I wonder if anyone has tried Spokenly (Mac OS only) which appears to be free on the App Store and you can use your own key with it. There aren’t a lot of reviews around, though Lifehacker looked at it.
I’ve used Spokenly, but not to a significant degree—just the basics of it without using AI. It works pretty well as a dictation app. I haven’t explored its cloud-based AI integrations yet because I’m mostly using Superwhisper for that type of thing. You might want to give VoiceInk a try. It’s a nice middle ground between Superwhisper and Spokenly. Its AI integration is very similar to Superwhisper. Also, its one-time purchase is very reasonable. I think it’s around $30.00.
I’ve been experimenting with VoiceInk for the past couple of weeks, and decided to purchase a license after comparing it to a bunch of other tools on the market, most of which were subscription-based. I was pleased that it’s open source, a one-time license fee, and feels well designed and maintained.
I also like that it is predominantly local in its processing, but also has the option for AI enhancement. You can add an OpenAI or Anthropic or a number of other providers’ API keys and get the on-device transcription polished up automatically. If the enhancement fails, it falls back on the local model’s output. And it keeps a nice history of what has been transcribed. So if the text doesn’t get put into the field, I can go back and copy and paste from the history. It even will store the audio for a brief time.

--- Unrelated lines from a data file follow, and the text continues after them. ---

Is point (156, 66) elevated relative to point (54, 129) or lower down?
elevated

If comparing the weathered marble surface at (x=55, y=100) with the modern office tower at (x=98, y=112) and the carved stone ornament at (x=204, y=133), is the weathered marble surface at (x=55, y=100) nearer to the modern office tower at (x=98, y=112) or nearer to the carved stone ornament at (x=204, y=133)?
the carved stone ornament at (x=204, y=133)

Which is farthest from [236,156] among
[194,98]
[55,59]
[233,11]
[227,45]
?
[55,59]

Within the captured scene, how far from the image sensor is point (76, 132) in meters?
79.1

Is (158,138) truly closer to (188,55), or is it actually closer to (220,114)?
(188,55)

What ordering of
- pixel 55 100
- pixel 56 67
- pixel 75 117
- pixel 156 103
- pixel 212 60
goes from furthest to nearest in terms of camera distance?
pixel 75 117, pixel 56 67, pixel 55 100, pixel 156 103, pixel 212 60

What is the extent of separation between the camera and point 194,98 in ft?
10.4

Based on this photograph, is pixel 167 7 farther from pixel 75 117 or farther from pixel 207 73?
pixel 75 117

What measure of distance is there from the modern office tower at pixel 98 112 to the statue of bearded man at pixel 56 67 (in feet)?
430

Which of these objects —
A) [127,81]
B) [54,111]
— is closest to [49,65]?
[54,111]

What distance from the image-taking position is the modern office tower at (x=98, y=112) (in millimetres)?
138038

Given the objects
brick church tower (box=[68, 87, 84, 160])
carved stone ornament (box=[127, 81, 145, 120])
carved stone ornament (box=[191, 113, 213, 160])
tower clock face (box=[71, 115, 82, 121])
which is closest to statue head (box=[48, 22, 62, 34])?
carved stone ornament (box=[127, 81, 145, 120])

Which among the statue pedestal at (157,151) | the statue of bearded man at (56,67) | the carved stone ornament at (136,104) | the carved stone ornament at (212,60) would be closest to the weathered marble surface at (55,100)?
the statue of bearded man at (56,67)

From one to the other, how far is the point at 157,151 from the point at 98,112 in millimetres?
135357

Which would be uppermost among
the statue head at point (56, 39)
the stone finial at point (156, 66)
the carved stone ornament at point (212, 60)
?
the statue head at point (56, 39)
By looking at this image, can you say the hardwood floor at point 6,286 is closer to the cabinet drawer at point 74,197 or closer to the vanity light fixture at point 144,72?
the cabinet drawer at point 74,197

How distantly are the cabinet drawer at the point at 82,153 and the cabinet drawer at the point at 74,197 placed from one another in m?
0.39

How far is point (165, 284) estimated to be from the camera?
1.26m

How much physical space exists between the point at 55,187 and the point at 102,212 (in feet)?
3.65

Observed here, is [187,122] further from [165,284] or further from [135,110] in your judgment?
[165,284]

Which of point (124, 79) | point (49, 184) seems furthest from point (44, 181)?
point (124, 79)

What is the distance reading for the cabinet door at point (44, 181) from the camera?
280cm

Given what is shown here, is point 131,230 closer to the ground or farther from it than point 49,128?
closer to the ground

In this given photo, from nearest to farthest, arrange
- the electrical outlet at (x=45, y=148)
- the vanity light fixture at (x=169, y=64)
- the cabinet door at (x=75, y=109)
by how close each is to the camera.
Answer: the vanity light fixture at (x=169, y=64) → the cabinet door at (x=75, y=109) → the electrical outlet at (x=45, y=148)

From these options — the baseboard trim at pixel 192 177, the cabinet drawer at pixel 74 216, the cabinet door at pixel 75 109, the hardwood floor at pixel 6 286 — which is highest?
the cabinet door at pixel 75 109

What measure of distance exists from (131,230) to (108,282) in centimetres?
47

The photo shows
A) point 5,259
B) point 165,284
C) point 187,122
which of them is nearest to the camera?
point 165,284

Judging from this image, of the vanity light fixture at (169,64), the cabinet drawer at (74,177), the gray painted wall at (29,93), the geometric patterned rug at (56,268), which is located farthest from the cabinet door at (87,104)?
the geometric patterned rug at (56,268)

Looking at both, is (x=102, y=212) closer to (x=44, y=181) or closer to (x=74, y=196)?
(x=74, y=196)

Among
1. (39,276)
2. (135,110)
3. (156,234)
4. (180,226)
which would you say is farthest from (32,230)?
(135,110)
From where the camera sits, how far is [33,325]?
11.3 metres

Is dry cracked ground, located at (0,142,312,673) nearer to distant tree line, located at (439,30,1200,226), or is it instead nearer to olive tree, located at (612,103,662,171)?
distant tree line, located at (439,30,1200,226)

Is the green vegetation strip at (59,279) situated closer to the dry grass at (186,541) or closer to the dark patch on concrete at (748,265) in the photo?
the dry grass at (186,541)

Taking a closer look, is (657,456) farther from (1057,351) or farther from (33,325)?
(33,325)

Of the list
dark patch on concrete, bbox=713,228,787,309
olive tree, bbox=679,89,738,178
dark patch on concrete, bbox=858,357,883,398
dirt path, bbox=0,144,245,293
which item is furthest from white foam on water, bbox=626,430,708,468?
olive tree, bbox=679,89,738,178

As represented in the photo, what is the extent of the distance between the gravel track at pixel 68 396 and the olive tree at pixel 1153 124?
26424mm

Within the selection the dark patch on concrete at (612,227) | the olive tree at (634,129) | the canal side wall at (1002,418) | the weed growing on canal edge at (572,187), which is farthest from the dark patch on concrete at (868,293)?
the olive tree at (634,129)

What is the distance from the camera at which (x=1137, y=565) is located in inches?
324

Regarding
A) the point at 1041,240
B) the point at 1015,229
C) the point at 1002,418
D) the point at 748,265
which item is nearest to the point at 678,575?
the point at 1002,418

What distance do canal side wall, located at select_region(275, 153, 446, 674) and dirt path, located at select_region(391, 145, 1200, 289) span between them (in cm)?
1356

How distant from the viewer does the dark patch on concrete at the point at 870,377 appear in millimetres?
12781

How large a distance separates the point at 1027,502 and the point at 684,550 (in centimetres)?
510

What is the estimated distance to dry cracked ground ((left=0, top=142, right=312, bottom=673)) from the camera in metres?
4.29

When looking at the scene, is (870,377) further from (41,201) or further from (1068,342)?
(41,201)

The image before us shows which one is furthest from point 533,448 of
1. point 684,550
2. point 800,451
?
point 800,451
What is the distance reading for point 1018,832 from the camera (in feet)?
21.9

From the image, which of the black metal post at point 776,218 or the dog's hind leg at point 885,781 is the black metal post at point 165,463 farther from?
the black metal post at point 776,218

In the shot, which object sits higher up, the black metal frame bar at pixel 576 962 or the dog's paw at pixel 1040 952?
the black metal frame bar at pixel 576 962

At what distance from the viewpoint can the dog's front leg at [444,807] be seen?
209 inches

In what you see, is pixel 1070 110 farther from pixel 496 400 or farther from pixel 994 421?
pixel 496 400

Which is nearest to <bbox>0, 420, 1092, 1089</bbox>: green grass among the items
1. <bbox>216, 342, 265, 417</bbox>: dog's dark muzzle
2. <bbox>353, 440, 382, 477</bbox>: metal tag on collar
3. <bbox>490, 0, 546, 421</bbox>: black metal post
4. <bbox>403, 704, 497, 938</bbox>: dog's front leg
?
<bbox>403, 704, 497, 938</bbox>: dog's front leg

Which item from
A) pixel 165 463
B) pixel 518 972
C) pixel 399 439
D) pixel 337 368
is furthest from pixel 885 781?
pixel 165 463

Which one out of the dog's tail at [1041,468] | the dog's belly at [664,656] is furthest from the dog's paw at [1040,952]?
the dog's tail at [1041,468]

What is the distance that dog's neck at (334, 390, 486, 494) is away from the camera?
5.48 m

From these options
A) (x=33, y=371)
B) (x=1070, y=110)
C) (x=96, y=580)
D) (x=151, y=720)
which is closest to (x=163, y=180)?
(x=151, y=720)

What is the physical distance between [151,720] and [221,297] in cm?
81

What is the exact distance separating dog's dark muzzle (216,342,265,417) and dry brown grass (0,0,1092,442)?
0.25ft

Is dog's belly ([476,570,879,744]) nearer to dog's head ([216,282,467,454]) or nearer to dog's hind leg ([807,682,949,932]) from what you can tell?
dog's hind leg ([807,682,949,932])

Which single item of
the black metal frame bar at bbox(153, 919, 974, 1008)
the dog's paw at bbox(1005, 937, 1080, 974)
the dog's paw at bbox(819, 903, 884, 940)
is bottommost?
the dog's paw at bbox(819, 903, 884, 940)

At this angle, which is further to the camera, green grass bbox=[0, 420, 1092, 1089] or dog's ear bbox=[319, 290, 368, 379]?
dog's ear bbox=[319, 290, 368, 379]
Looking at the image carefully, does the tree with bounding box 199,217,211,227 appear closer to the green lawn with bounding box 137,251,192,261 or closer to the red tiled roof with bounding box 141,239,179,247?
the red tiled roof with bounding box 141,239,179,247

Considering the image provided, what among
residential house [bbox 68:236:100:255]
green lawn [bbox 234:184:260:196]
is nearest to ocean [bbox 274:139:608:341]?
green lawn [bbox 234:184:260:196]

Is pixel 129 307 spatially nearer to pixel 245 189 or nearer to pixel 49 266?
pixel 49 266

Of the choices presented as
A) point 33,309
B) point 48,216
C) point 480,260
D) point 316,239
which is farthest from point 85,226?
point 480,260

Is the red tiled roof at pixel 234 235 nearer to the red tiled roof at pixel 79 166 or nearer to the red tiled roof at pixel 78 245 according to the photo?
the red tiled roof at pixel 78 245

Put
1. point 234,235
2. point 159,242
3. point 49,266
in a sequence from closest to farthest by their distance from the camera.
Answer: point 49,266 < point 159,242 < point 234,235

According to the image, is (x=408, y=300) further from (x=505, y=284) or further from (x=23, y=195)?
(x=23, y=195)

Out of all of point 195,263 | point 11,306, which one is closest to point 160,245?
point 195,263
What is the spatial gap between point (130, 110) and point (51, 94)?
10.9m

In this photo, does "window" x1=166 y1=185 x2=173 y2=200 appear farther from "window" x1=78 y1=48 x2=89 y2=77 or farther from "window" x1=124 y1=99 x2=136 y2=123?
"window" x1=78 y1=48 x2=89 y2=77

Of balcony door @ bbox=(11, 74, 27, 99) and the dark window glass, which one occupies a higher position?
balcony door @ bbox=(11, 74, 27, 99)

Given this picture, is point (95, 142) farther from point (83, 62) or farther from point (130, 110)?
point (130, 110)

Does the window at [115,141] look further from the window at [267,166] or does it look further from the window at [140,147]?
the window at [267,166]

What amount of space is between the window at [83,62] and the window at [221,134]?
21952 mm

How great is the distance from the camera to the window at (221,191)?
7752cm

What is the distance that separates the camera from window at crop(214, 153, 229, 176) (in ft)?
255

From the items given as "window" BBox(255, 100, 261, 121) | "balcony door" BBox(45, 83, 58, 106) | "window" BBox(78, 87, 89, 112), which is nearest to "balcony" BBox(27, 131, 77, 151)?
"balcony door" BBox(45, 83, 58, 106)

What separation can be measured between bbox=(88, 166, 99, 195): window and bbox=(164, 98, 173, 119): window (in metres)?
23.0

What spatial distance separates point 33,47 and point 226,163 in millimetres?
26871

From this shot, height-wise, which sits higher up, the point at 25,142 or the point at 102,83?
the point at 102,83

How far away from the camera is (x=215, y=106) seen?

I was reluctant to purchase a license because I feel like in short time Apple will upgrade their native dictation and theirs will become comparable in comprehension, while benefitting from the tighter integration. But given that VoiceInk is less than the cost of a couple of months of some of the other dictation tools with monthly subscriptions, I was happy to support it and have something to use in the meantime. And I may just come to depend on its additional functionality and history and so forth.
One significant downside is that it doesn’t have an iOS app, but many of the tools I looked at did not. An iOS app would presumably require switching back and forth between the dictation app and the text input anyway. But so far I’ve been extremely happy just using this on my laptop.
I bought VoiceInk (~$25/lifetime) as well last week. It’s a really good app. Plus, it is open source.
I’m also experimenting with Spokenly, which is also free and a really good voice dictation app. I’ve been in touch with the developer, and he did mention that he’s working on the iOS version of the app. Try it out the macOS version and let us know how you like it. I really like the UI of Spokenly.
For post processing, I use a local LLM (gemma3 4B via llama.cpp). But sometimes use Kimi2 or Qwen 235B. For people who want access to larger model like these, create an account on Groq or even Google, and they give you a free API tier to use their LLMs. I’ve been using it heavily, and it’s been enough for my usage.
After trying several applications, I settled on Wispr Flow. I am able to get an academic discount, which was very helpful. VoiceInk came very close and has the advantage of a one off payment, but was not helpful to me for two reasons: it did not work on the iPhone, and while it worked well on my silicon macbook it was incredibly slow on my Intel iMac.